Black, White Etc.

Play Review: Black, White Etc.

by Shraddha Kaur

The in-house play production Black White Etc was a great show put up by the students of the psychology department at LSR. The effort that went into the direction, acting, scripting, stage management, etc goes to show the commitment of the team. The best part for me was that it was not watered-down for a layman audience. It was a play meant for psychologists, and I was glad that some “jargon” had been maintained in the student-teacher conversations.

Since the play left us off on the note of an ‘abusive mother’, I’d like to start my comment from there. From my understanding of the few comments that the audience made after the closing of the play, it seemed to me that the mother’s point of view was deemed as important if not more important than the child’s point of view. While I am in complete agreement with this, I was left with a nagging doubt of whether we are now in the danger of extending this argument to the ‘abusive mother’.

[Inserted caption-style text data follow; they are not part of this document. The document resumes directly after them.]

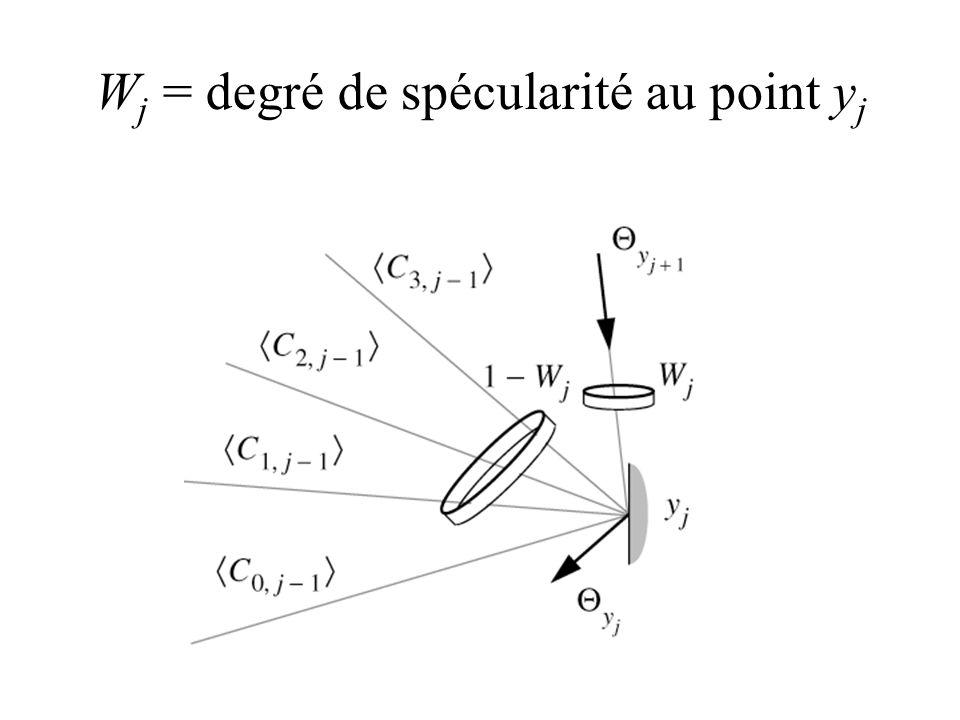 W j = degré de spécularité au point y j
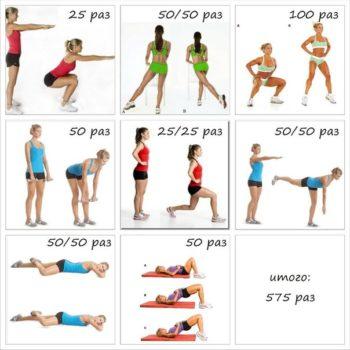 Упражнения для похудения с скакалкой в домашних условиях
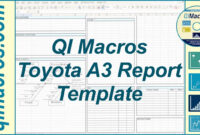 Toyota A3 Report Template In Excel regarding A3 Report Template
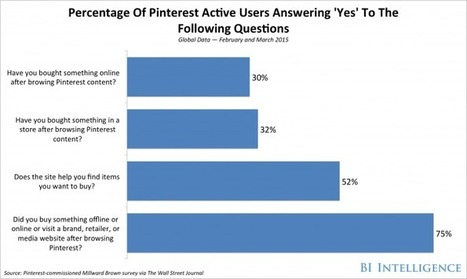 Pinterest offering new metrics for brands with Millward Brown | Pinterest | Scoop.it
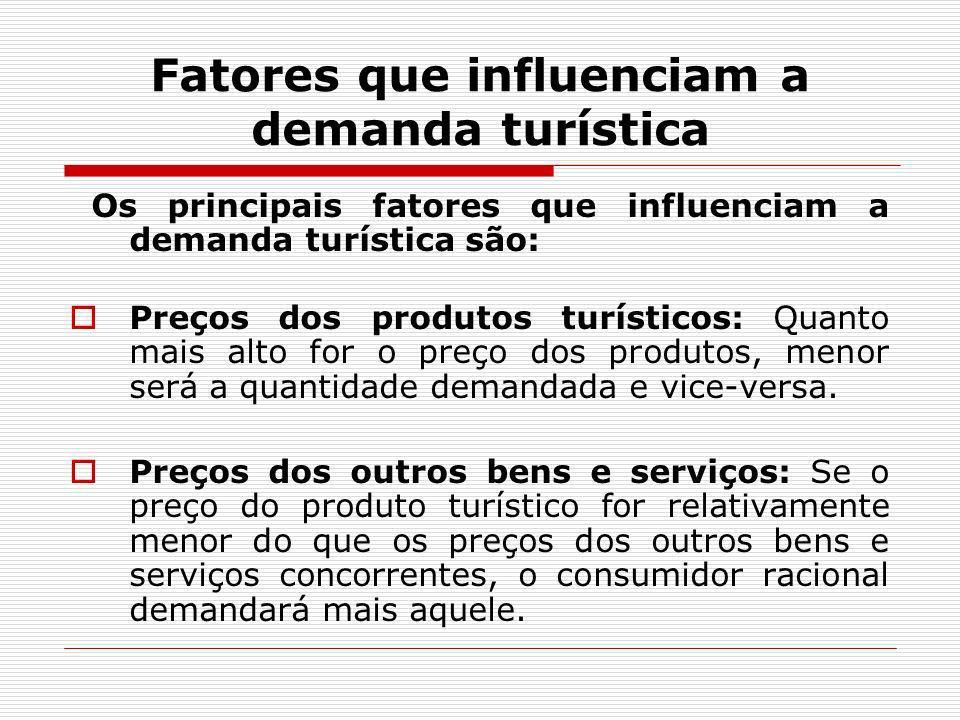 Fatores que influenciam a demanda turística Os principais fatores que influenciam a demanda turística são: Preços dos produtos turísticos: Quanto mais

Did the audience feel that just because a mother is a mother, she has a greater right to control the experiences the child goes through, even if they may include abuse? Although this point was not directly addressed, I fear that this was the accepted undercurrent in some of yesterday’s comments. I am of a slightly different opinion, and I feel that spelling it out is necessary to, at the very least, make the audience aware of this.

Abuse is abuse. It is as “incorrect” if it comes from a mother as it is if it comes from a stranger. If the mother (or indeed any primary caregiver) has a rationale behind bringing up the child in a certain manner, and if this rationale may not be accepted by the larger society, culture, and/ or law, then it is rightly called abuse, and it is most definitely “bad”.

If we say that a mother has the right to (at the cost of great simplification) “live a life” beyond her child and not be reduced to the role of “only a mother”, we should also keep in mind that she should not be pardoned for wrongfulness simply because she is a mother. And this is my small comment on yesterday’s play.

(Black, White Etc. is a play directed by Bani Malhotra, Psychology 3rd year student at Lady Shri Ram College. The play was performed on October 31, 2012 as a part of the Mental Health Awareness Week.)